Make a point of studying how to create engaging content that people will love, and apply those principles to every page you create. In addition, measure the engagement you get, test different methods, and improve your ability to produce great content over time.
Ways to address weak pages
As you examine your site, a big part of your focus should be addressing its weak pages. They may come in the form of an entire section of weak content, or a number of pages interspersed among the higher-quality content on your site. Once you have identified those pages, there are a few different paths you can take to address the problems you find:
- Improve the content. This may involve rewriting the content on the page, and making it more compelling to users who visit.
- Add the no-index meta tag to the page. This will tell Google to not include these pages in its index, and thus will take them out of the Panda equation.
- Delete the pages altogether, and 301-redirect visitors to other pages on your site. Use this option only if there are quality pages that are relevant to the deleted ones.
- Delete the pages and return a 410 HTTP status code when someone tries to visit the deleted page. This tells the search engine that the pages have been removed from your site.

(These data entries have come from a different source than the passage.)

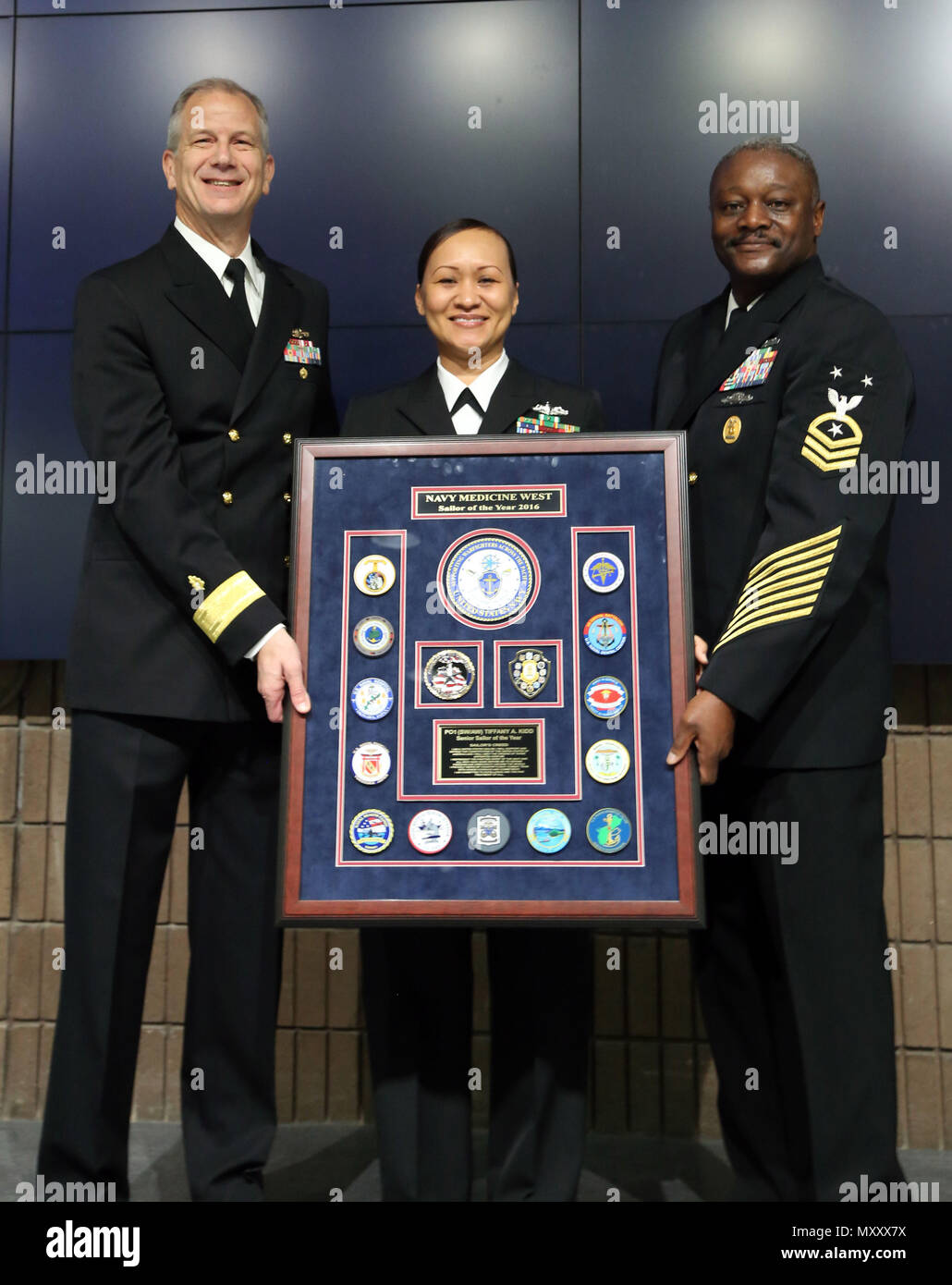 161209-N-KR391-003 SAN DIEGO (Dec 9, 2016) Rear Adm. Paul Pearigen, Commander Navy Medicine West (left), and Master Chief Hosea Smith, Command Master Chief, Navy Medicine West (right), present the Navy Medicine West Sailor of the Year plaque to Petty Officer 1st Class Tiffany Kidd, from U.S. Naval Hospital Yokosuka, in an auditorium packed with Sailors and civilians at Navy Medicine West Headquarters. (Photo by Chief Petty Officer Kimberley Blaine-Sweet /Released) Stock Photo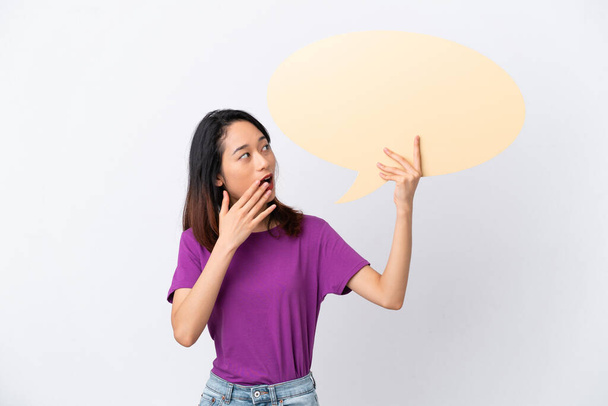Young Vietnamese woman isolated on white background holding an empty speech bubble with surprised expression - Фото, зображення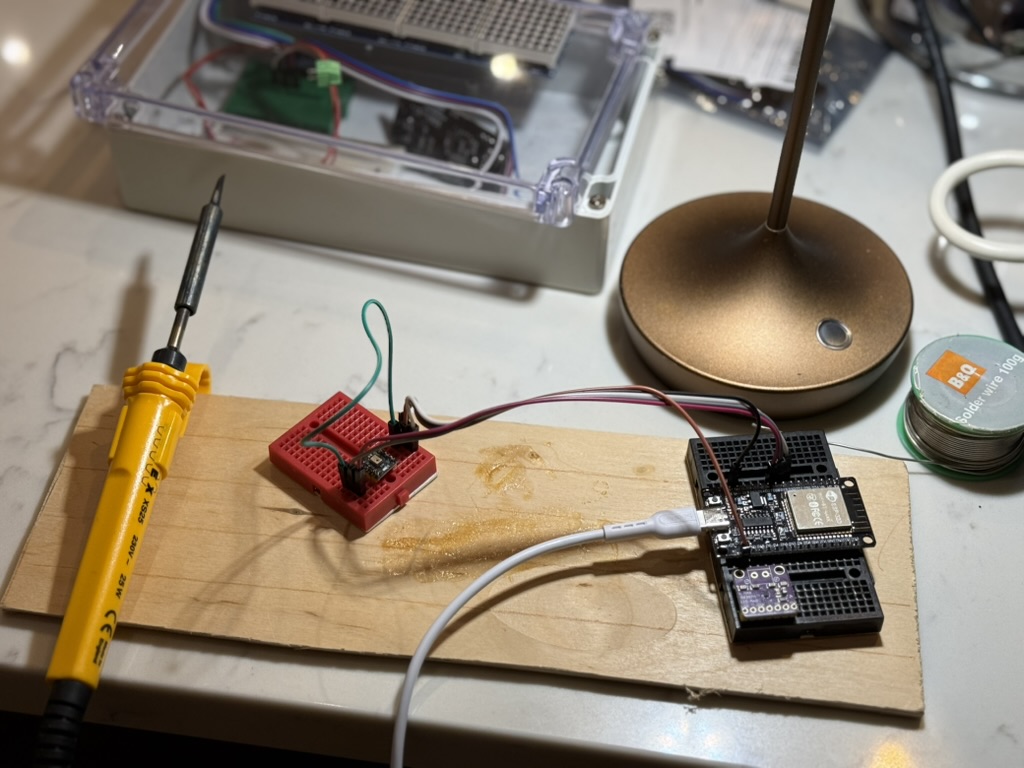 An ESP32 development board and microphone module wired together on breadboards for initial wake-word testing.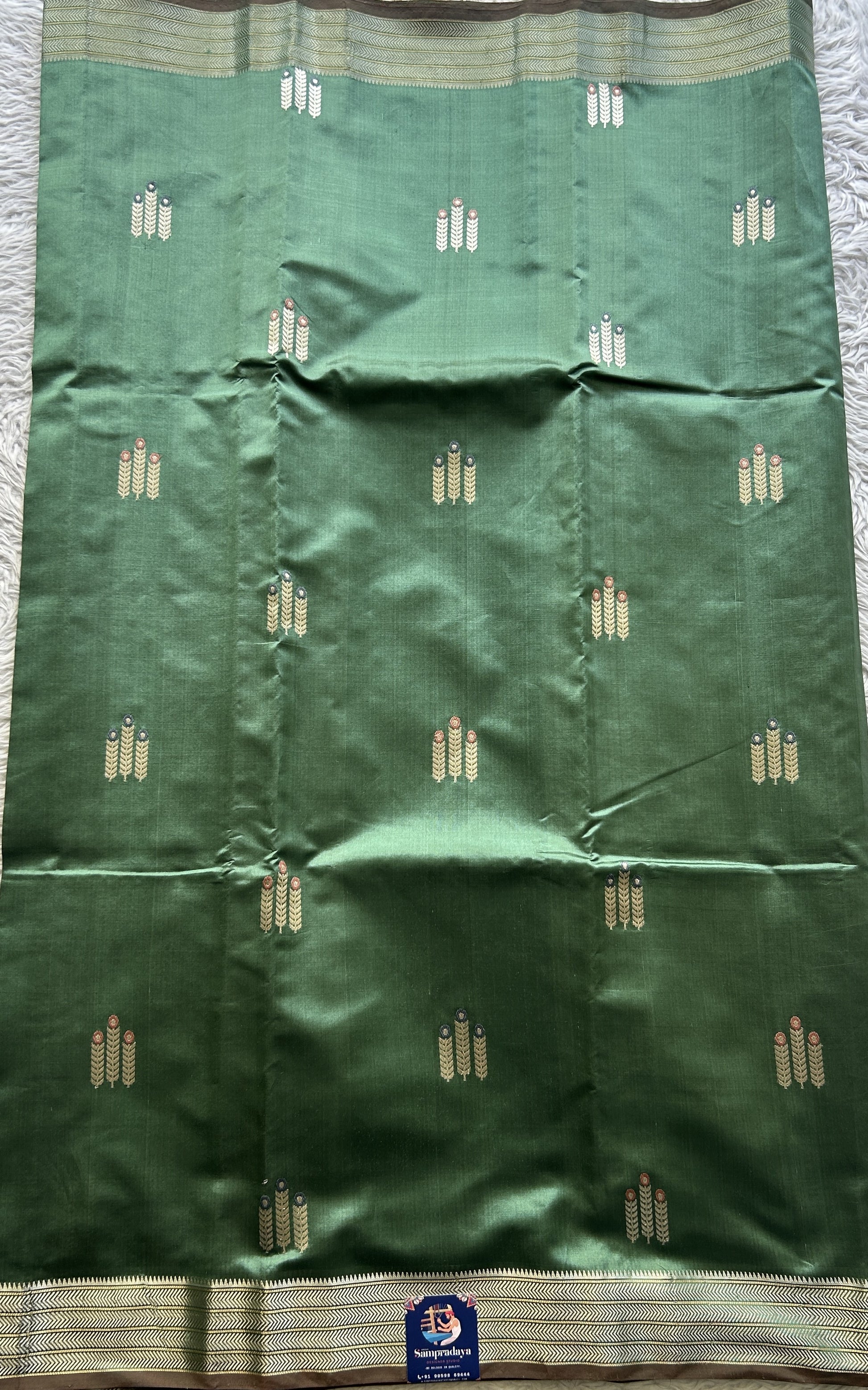 Banarasi Katan Silk Saree Sea Green Colored Elegantly Paired with a Zari border. - Sampradaya Designer Studio
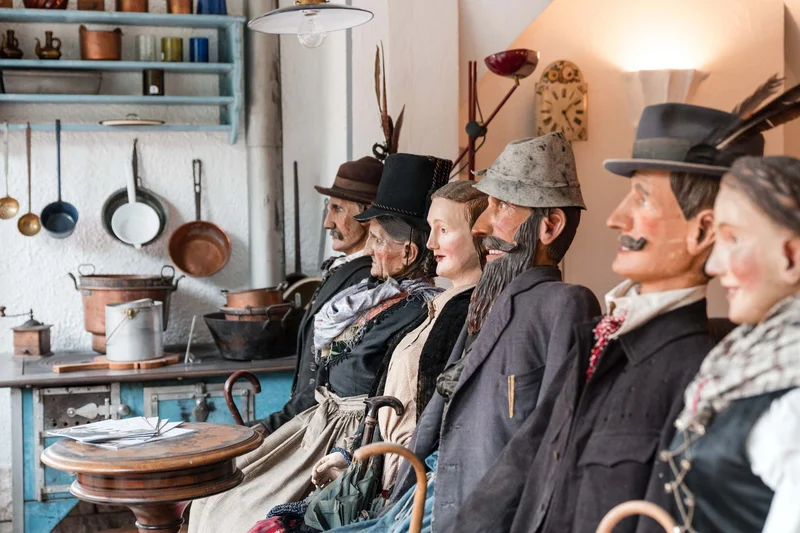 Row of life-sized wooden dolls dressed in traditional clothes in an old room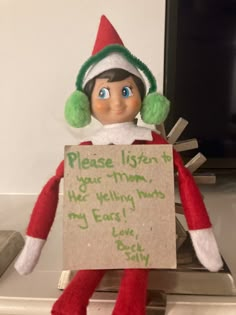 an elf is holding a sign that says please listen to your mom, he's really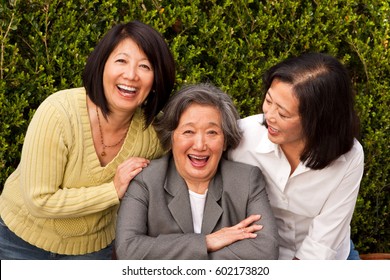 Mature Asian Mother And Her Adult Children.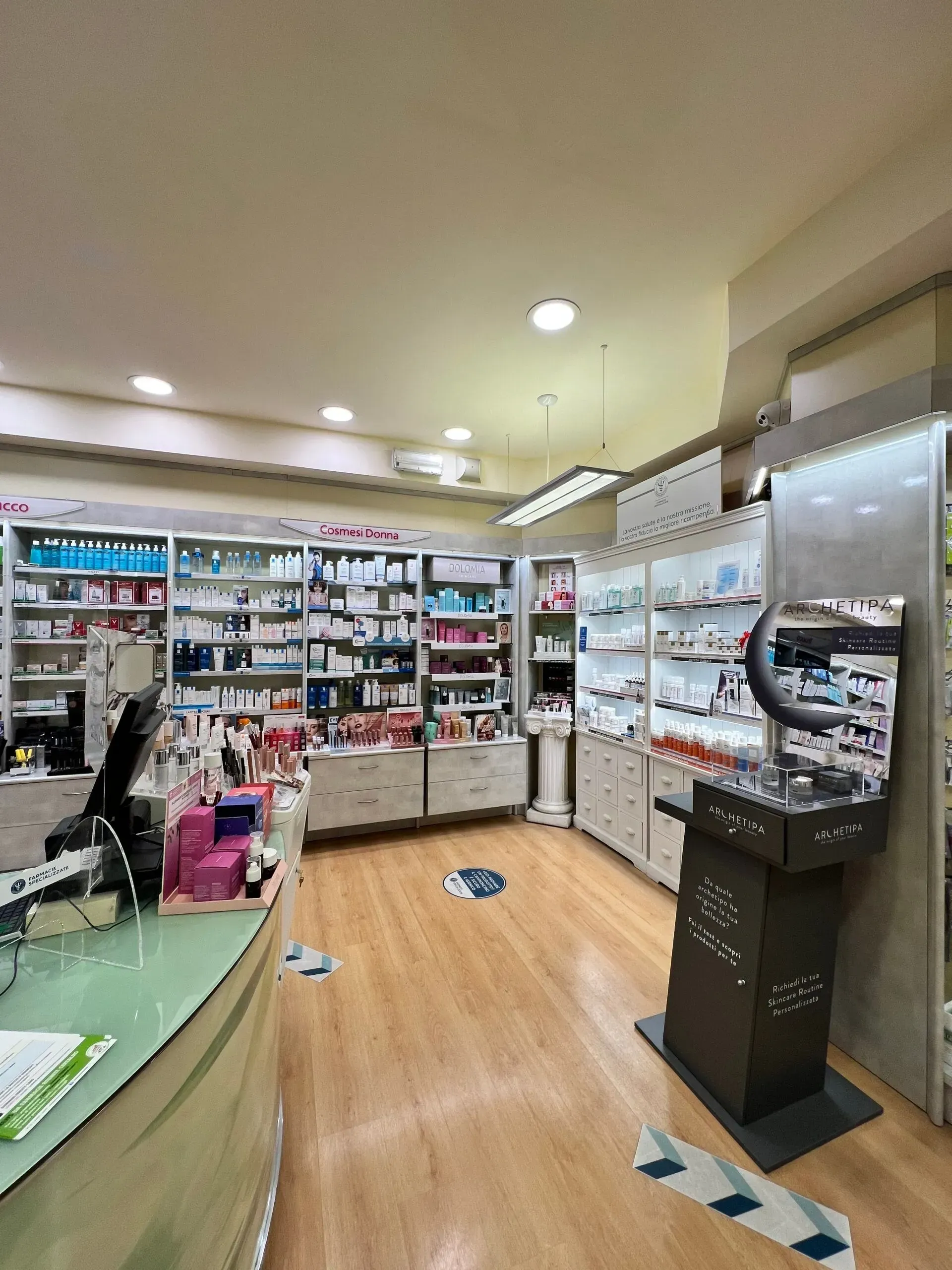 Luminosa corsia della farmacia con scaffali pieni di medicinali, un bancone e un chiosco self-service sotto calde luci del soffitto.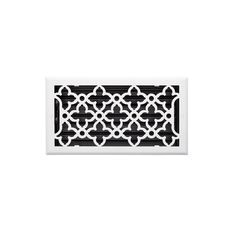 a white and black vent register cover with an intricate design on the side, in front of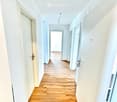 Empty hallway with light wooden flooring, white walls, and multiple doors on both sides.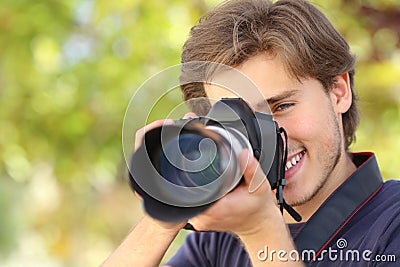 Photographer photographing and learning with a dslr digital camera Stock Photo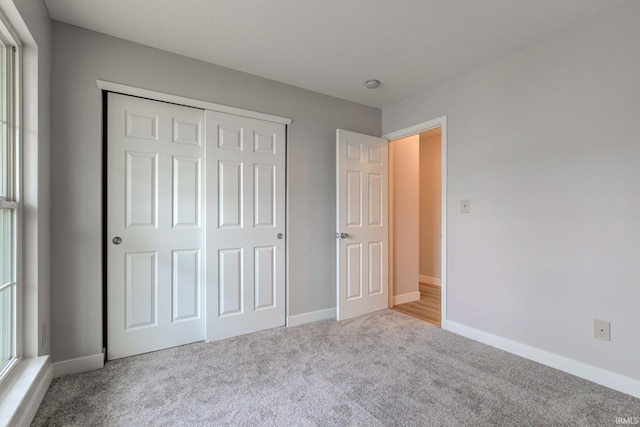 unfurnished bedroom featuring a closet, light colored carpet, and baseboards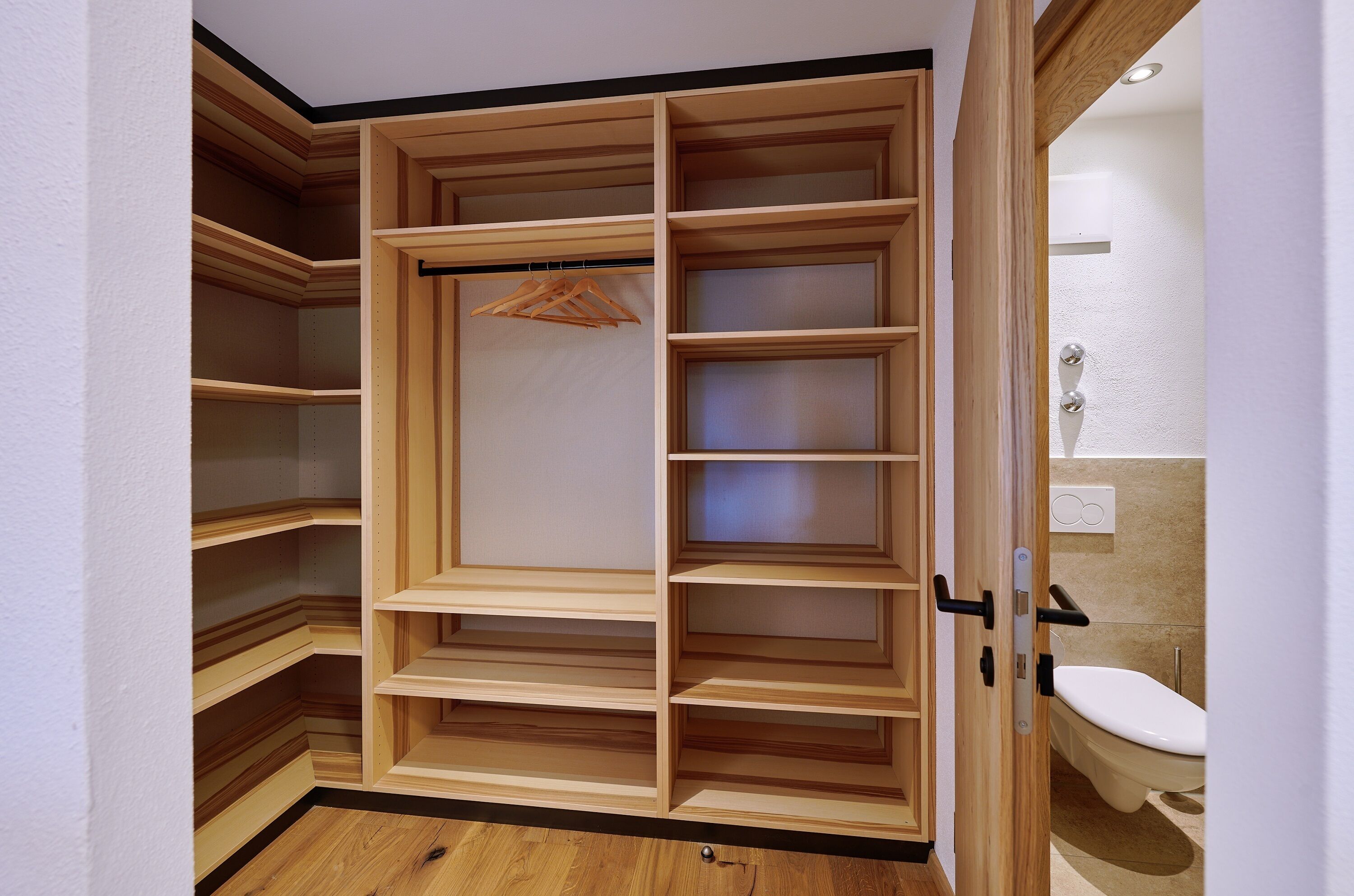 A walk-in closet with multiple shelves and hanging space.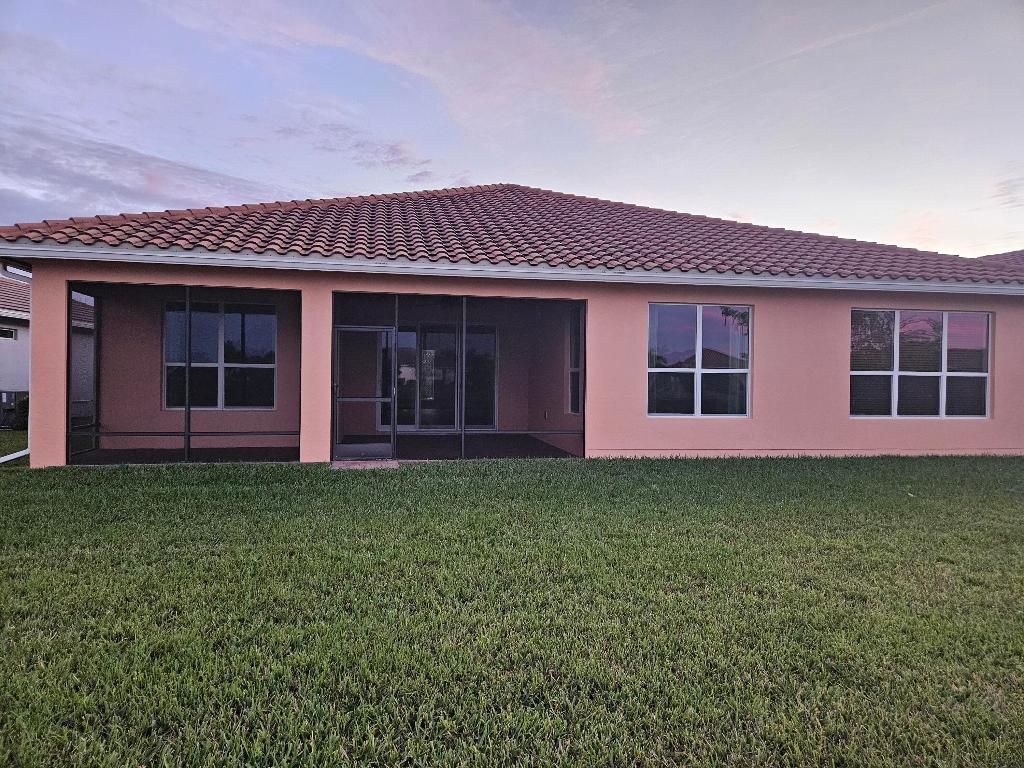 Photo of 12031 SW Marigold Avenue, Port Saint Lucie, FL 34987 (MLS # R11153872)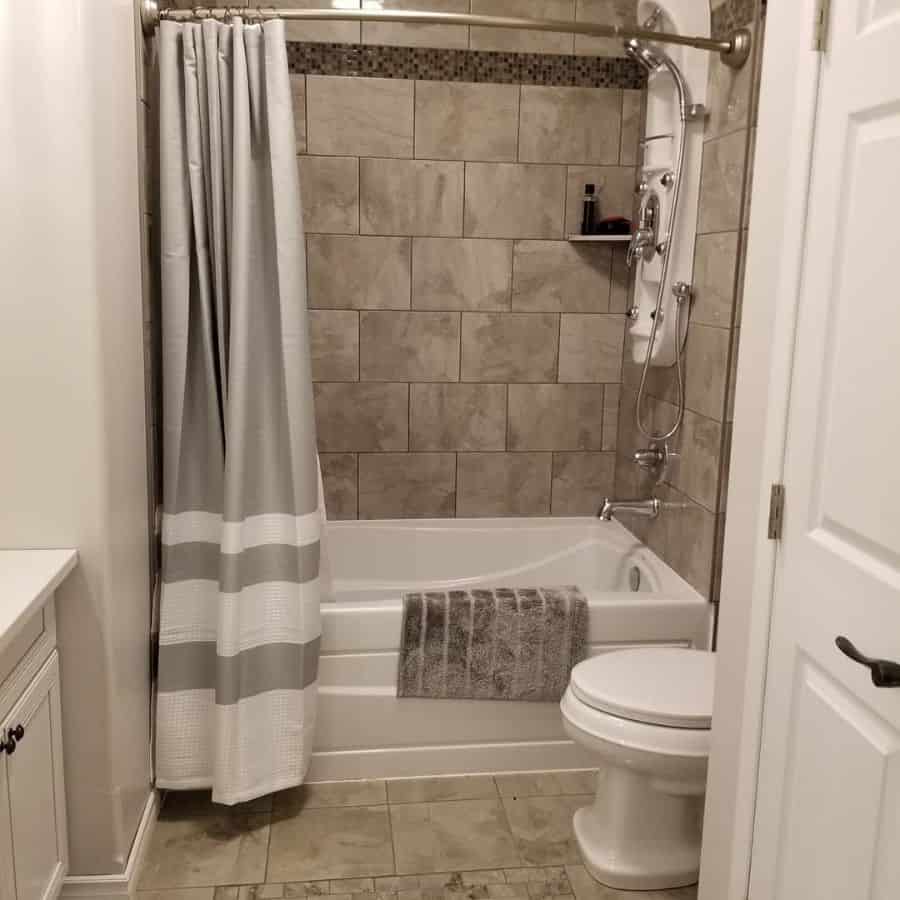 Neutral-colored basement bathroom with tiled shower, bathtub, and striped shower curtain.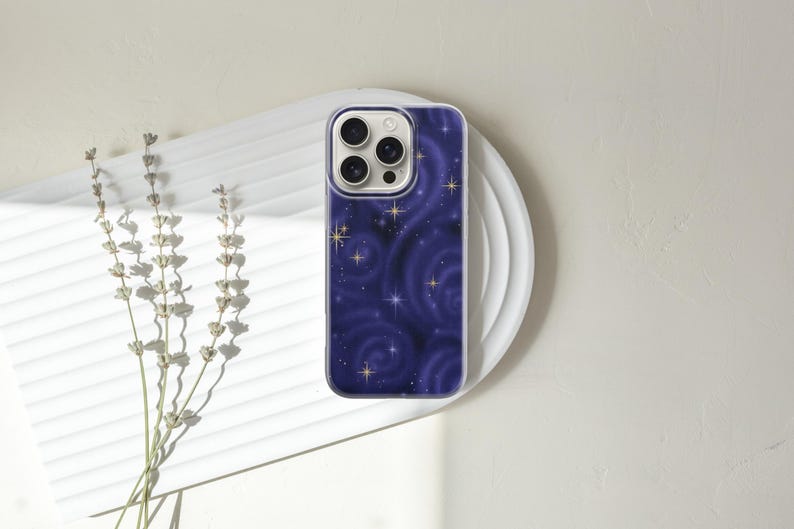 May include: A smartphone case with a dark blue, swirling galaxy design, featuring gold stars. The case is on a white, circular plate, with dried lavender sprigs to the left. The case has a clear border.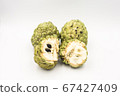 Four custard apples placed on a white ground. 67427409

- Use the URL removal tool to take the page out of Google’s index. This should be done with great care. You don’t want to accidentally delete other quality pages from the Google index!
Expected timeline for recovery
Even though they are no longer announced, Panda releases come out roughly once per month. However, once you have made the necessary changes, you will still need to wait. Google has to recrawl your site to see what changes you have made. It may take Google several months before it has seen enough of the changed or deleted pages to tilt the balance in your favor.
What if you don’t recover?
Sadly, if your results don’t change, this usually means that you have not done enough to please the Panda algorithm. It may be that you were not strict enough in deleting poorer-quality content from your site.
Or, it may mean that Google is not getting enough signals that people really care about what they find on your site. Either way, this means that you have to keep working to make your site more interesting to users.
Go beyond viewing this process as a way to deal with Panda, and instead see it as a mission to make your site one of the best on the Web. This requires substantial vision and creativity. Frankly, it’s not something that everybody can accomplish without making significant investments of time and money.
One thing is clear: you can’t afford to cut corners when trying to address the impact of the Panda algorithm.
Make sure your website has no thin content, no duplicate content, no low-quality content, and so on, and so on. In summary, Google Panda was a massive algo update, and in my opinion, it made the internet a much better place and I think you would agree too, as no one likes to see thin content or duplicate content on page one on Google.